Além do rentismo financeiro que caracteriza o atual estágio da economia capitalista mundial, existem duas maneiras constitutivas de ter acesso à renda e a riqueza: a inserção produtiva no mercado de trabalho e o acesso à propriedade dos meios de produção. Outras formas supõem a mediação do Estado, seja através da oferta pública de bens e serviços sociais ou das políticas de distribuição de renda e proteção social. O bloqueio dessas vias de acesso e a redução da capacidade do Estado de exercer essas funções acentuam a desigualdade social e aumenta a pobreza e a miséria.
Com os padrões atuais de direção e gestão da economia brasileira é pouco provável que o mecanismo do crescimento possa produzir graus de dinamismo do mercado de trabalho capazes de equacionar os problemas de desemprego estrutural e desigualdade social e contrabalançar os impactos negativos das nova tecnologias.Issol torna a questão da renda básica essencial e, ao mesmo tempo, levanta dúvidas sobre sua viabilidade e eficácia social.
A renda básica de cidadania não pode ser concebida para solucionar problemas que são produto das características estruturais da economia e de sua inserção internacional, que produzem exclusão social e desemprego. São essas características que devem ser modificadas, até porque não há como financiar de forma permanente, dada sua dimensão, um programa que atenda às necessidades sociais dos setores excluídos ou precarizados.
Seria necessário criar um espaço fiscal – via, por exemplo, uma reforma tributária radicalmente progressiva, a criação de fundos soberanos para redistribuição das rendas dos recursos naturais ou outras modalidades similares – para viabilizar um programa de abrangência geral. E isso nem sempre é uma possibilidade real. O que ocorre com maior frequência é a implantação de programas focalizados, de menor alcance.
Assim, as perspectivas do mundo trabalho, no caso brasileiro são extremamente sombrias, dado a herança da pandemia, a desregulamentação do mercado de trabalho, o debilitamento da capacidade financeira do Estado, os impactos potenciais diretos e indiretos das novas tecnologias e o crescimento medíocre da economia. Isso torna indiscutível e socialmente inadiável a implantação de um programa amplo de renda básica, com um padrão que garanta um nível adequado de atendimento das necessidades sociais dos grupos afetados.
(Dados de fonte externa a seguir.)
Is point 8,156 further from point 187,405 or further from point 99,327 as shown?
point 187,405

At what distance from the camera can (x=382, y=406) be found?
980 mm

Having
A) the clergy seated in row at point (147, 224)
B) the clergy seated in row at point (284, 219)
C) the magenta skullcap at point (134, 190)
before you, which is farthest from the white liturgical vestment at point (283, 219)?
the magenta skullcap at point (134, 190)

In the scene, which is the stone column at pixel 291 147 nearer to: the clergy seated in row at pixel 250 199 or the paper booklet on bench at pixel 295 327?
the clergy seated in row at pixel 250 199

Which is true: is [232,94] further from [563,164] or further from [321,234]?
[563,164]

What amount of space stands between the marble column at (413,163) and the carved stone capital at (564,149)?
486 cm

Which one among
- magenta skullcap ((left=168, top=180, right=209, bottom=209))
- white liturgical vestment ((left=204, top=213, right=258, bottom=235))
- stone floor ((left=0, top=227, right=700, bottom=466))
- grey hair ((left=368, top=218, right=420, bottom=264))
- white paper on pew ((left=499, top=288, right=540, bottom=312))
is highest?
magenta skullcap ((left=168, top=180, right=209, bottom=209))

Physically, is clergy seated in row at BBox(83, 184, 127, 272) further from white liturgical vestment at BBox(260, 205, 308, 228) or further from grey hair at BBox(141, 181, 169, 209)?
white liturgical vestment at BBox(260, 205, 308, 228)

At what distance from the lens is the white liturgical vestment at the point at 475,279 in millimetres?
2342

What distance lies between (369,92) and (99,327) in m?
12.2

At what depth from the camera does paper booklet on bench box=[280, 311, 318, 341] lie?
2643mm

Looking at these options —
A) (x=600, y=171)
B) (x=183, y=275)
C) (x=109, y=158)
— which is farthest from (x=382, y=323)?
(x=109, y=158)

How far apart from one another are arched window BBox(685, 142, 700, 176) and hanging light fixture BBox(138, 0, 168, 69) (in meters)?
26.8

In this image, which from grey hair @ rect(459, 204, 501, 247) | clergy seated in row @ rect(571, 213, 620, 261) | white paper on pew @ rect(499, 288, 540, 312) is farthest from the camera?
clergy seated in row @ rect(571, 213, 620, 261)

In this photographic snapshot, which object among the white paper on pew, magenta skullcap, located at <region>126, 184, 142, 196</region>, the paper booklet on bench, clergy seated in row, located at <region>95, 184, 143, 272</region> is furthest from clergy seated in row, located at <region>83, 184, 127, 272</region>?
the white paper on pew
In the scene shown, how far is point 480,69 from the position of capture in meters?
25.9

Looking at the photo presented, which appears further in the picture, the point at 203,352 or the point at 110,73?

No entanto a viabilidade a médio e longo prazo e a eficácia social de um programa desse tipo dependem de que ele esteja inserido em um processo de transição para um novo modelo de desenvolvimento, fundado em alguns pilares: a modificação dos padrões de consumo, o redesenho e dinamização do sistema produtivo com critério social e ambiental, a reconstrução da capacidade de investimento e regulação econômica do Estado e o estabelecimento de um novo modo de inserção internacional.
Sem essas condições, a implantação de um programa de renda básica de cidadania tenderia a ser extremamente limitado em sua abrangência e capacidade de proporcionar um mínimo aceitável de atendimento das necessidades da população.